The only time to invest in an individual equity (AAPL, IBM, etc.) or asset class (Canada, commodities), is if you know, or intend to learn, something that every trader on Wall Street does not know. Any time we consider a purchase we need to believe it can help our portfolio beat our baseline indexes such as S&P 500 and the MSCI World Index. It is less about picking random asset classes and more about allow myself to be slightly overweight in a particular class or country that I think has a good chance of beating the baseline index. Here is an example. I believe I have information the traders do not seem to have about Canada. When we went to Jamaica, most of the people at the resort were from Canada. When we went to Curacao, same thing. When we went to Palm Springs, so many Canadians are buying property in this lovely warm area, they have billboards for Canadian real estate vendors. They have almost no debt as a nation and an entrepreneurial spirit. I have Google alerts for Canada and they come into my inbox every day. Long and short of it is, I think, that the MSCI index is underweight on Canada. So, I hold some additional investments on Canada, CNDA and EWC, broad indexes, FXC, a currency play, and TD and RY, two of the five major banks. Not a huge amount of money, but trying to improve the return of all my investment over just the MSCI index. Now what was true in 2010 and 2011 may not be true in 2014, so I have Google Alerts on various Canadian terms and try to hit the Financial Post from time to time.
UPDATE: January 14, 2012. Ouch! After years of following Canadian news and equities I learned I have to tweak my thesis. Yes, Canada is a well run country, they manage debt, they export and they have natural resources, but their economy is tied to the US economy and if growth in the US is slow or negative, it impacts their stocks more than I would have guessed. So, I am still learning how to invest in my neighbor to the North.
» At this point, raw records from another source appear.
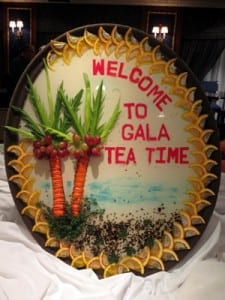 "Lemons, carrots, grapes and radishes welcome guests to ""Gala Tea Time"""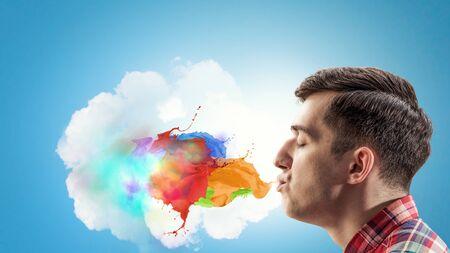 Guy presenting creativity concept . Mixed media Stok Fotoğraf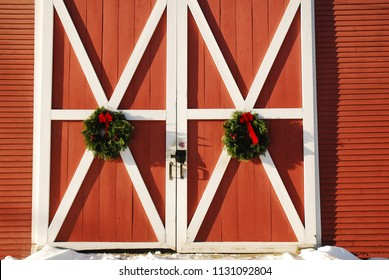Christmas wreaths adorn the red doors of a New England barn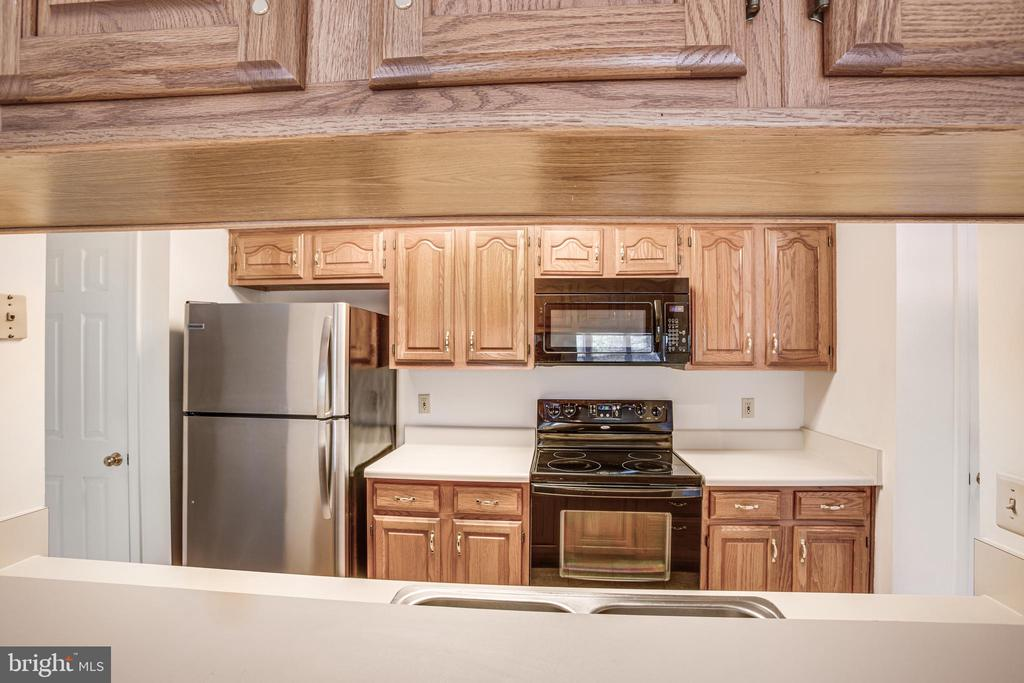Storage cabinets galore in the kitchen! - 12236 LADYMEADE CT #5-201, WOODBRIDGE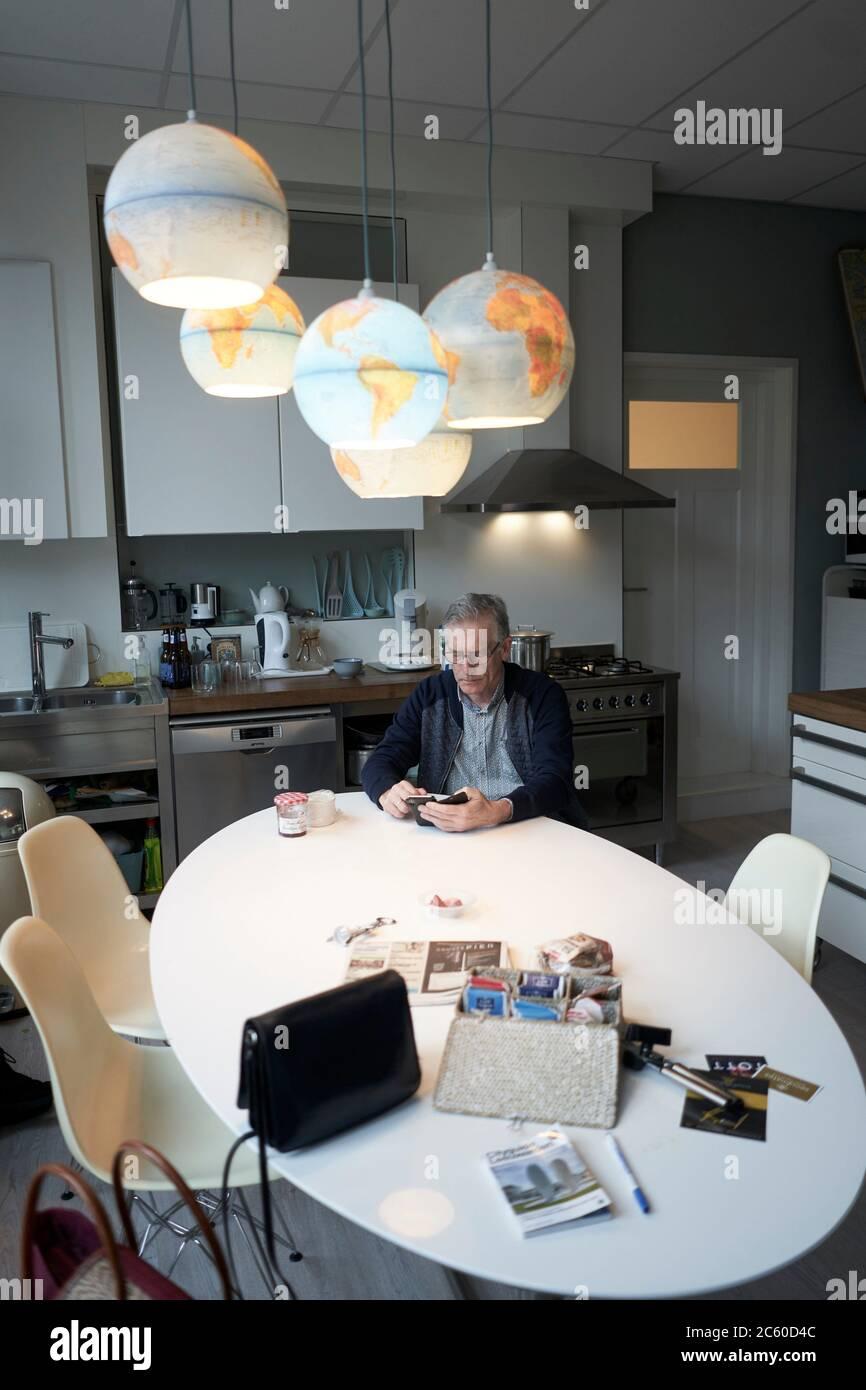 senior man using smartphone at breakfast table in kitchen. Stock Photo
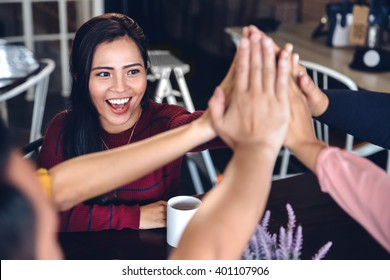 portrait of young enthusiastic team giving high five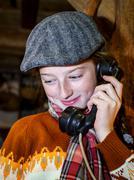 Teenage girl speaking by old vintage telephone - stock photo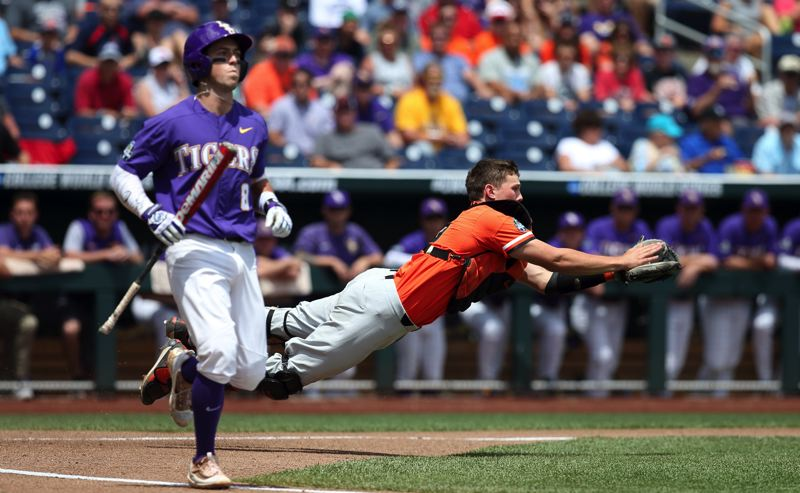 SCOTT CASSIDY: FOR THE TIMES - Oregon State University catcher Adley Rutschman, a Sherwood graduate, makes a diving catch during play at the 2017 College Baseball World Series.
Unless you are spending most of your working day tracking investments, I would have a limit of 8 - 12 stocks to hold as individual equities. Eight is a magic number because you are almost as diversified as an index with only eight equities as long as they are in different sectors (tech, health care, etc.). If that does not seem correct to you then below is a chart to reinforce this.

Netflix as a case study; at the time I first wrote this document, Netflix was beating the market in a big way, but in May 2010, it was probably very late to jump on that bandwagon even if you couldn't see their famous customer bashing email coming. However, if you picked up on Netflix in the early days, you could have really cashed in. It is always much easier in hind sight, but if you were following Netflix closely what should you have been able to know? No really new innovation, their contract negotiations with Starz ( 17 cable channels of content) broke down it was a sign their days of meteoric growth were coming to an end. However, please note how closely the other seven equities correlate. Eight equities will give you an amazing amount of breadth and you can still know how they are doing in your very busy life.

What you should learn from the chart:
  • I took eight of the most unrelated US Based equities that I could think of. Seven of the eight are highly correlated.
  • If we can find the quality equity that outperforms the general market and escapes correlation, we have an opportunity to make serious money, especially if we find it early in its run.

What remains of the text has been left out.